People of all ages and abilities will be welcome at the center, as it is fully handicap-accessible and contains a children’s’ playroom, a lounge perfect for young adults, and a classroom that will be used for Hebrew school and adult education. 

“At Chabad of North Dakota, we pride ourselves on making sure everyone feels welcome,” said Rabbi Yonah. “This building has so much to offer to everyone who comes through the door!”

The building was used as a Ronald McDonald House, hosting families whose children were hospitalized in the nearby Sanford Children’s Hospital. It has been kept in excellent condition and is move-in ready. With the Ronald McDonald House moving to a new location, the building — which is situated on a double lot in the center of town — became available at a very affordable price.  “This new building is large, and will open up opportunities for us to gather and grow,” Chaya explained. 

Led by the Grossmans, who have helmed Chabad of North Dakota since 2012, the state’s small but proud Jewish community has experienced a renaissance. “Chabad of North Dakota has helped me reconnect to my roots,” said John Engert from Fargo. Describing his relationship with the Grossman’s, David Tselnik, a longtime Fargo resident said, “I became a part of their lives. That helps me because I live alone. I don’t have any relatives here. I am a Jew and that helps me to feel among Jews.” 

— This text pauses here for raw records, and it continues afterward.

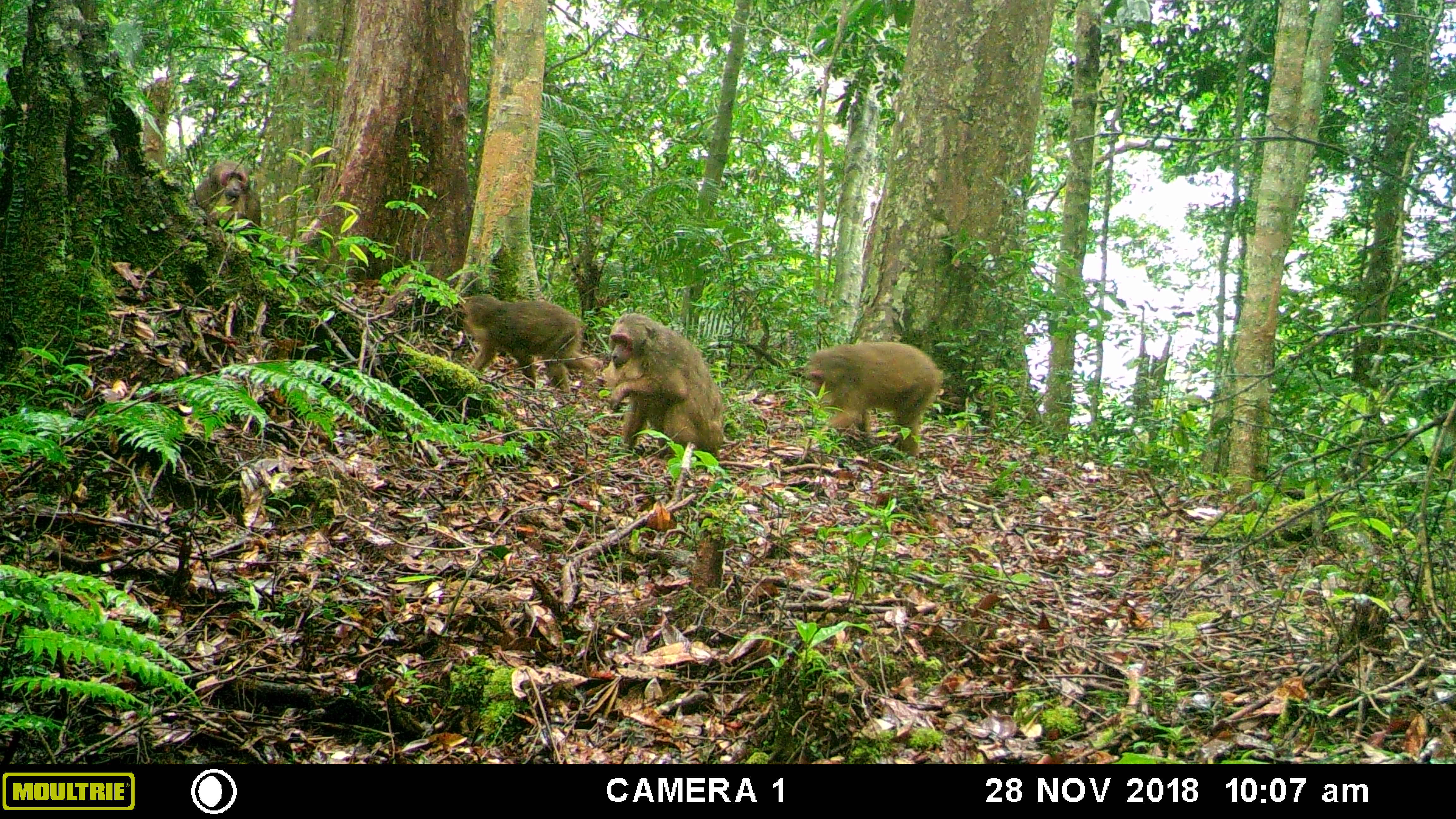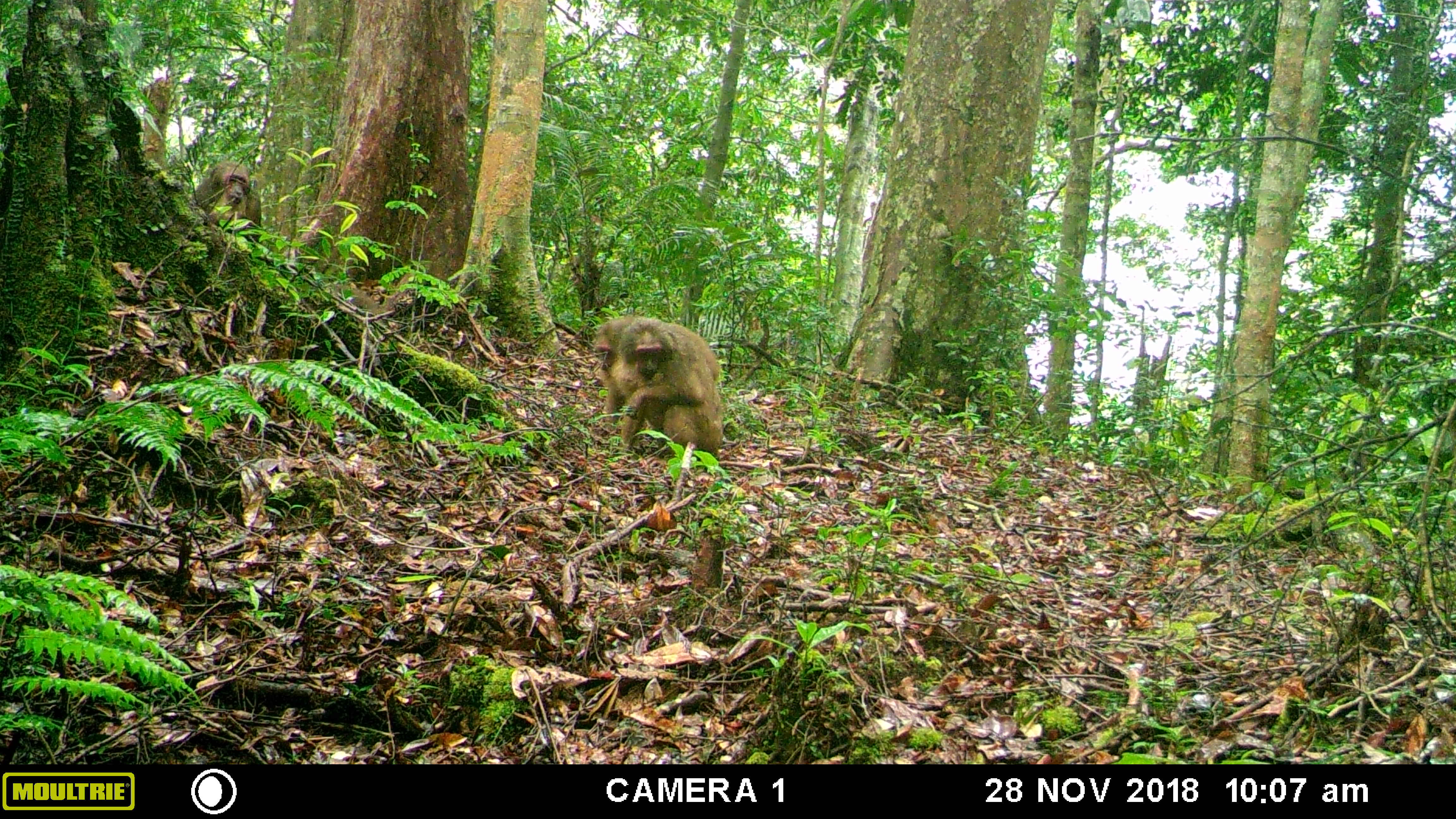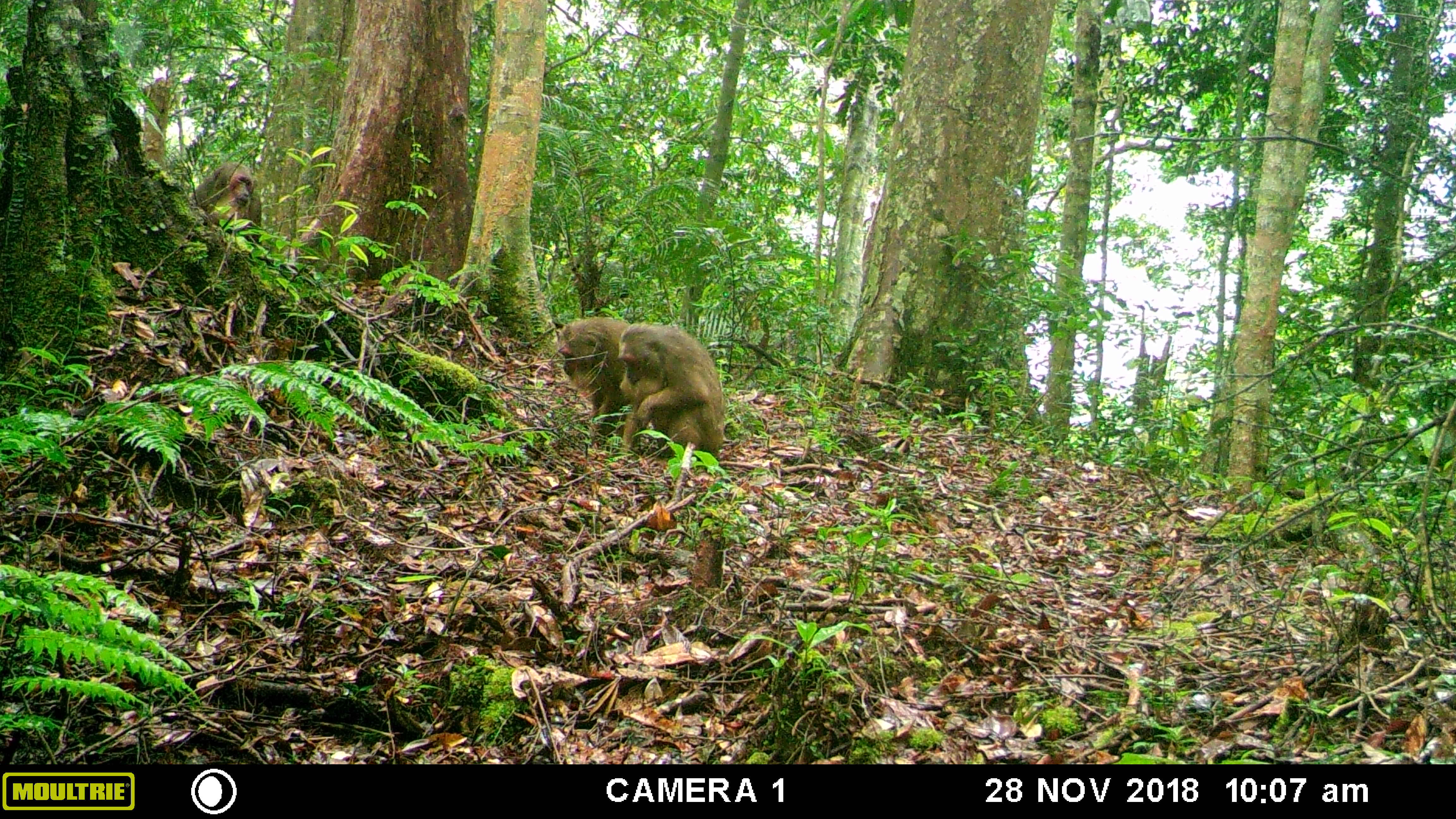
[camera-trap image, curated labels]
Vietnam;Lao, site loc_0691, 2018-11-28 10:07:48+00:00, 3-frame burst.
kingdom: Animalia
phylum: Chordata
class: Mammalia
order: Primates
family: Cercopithecidae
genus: Macaca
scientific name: Macaca arctoides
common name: stump-tailed macaque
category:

With a once-in-a-lifetime opportunity to expand, Chabad of North Dakota has launched a fundraising campaign to underwrite the down payment and improvements to the building. 

Generous donors will match up to $100,000 in contributions, which are tax-deductible.

And when the planned improvements are completed, the building will host something North Dakota has not seen in many years: a kosher mikva. While records exist of a mikva that was built in 1912, and others built by Jewish homesteaders yet earlier, they are long gone, leaving Jewish women to make the four-hour drive to the Twin Cities in neighboring Minnesota to fulfill this sacred mitzvah. With the acquisition of the new Chabad center and the building of the new mikva, another link in North Dakota’s long Jewish history will be forged.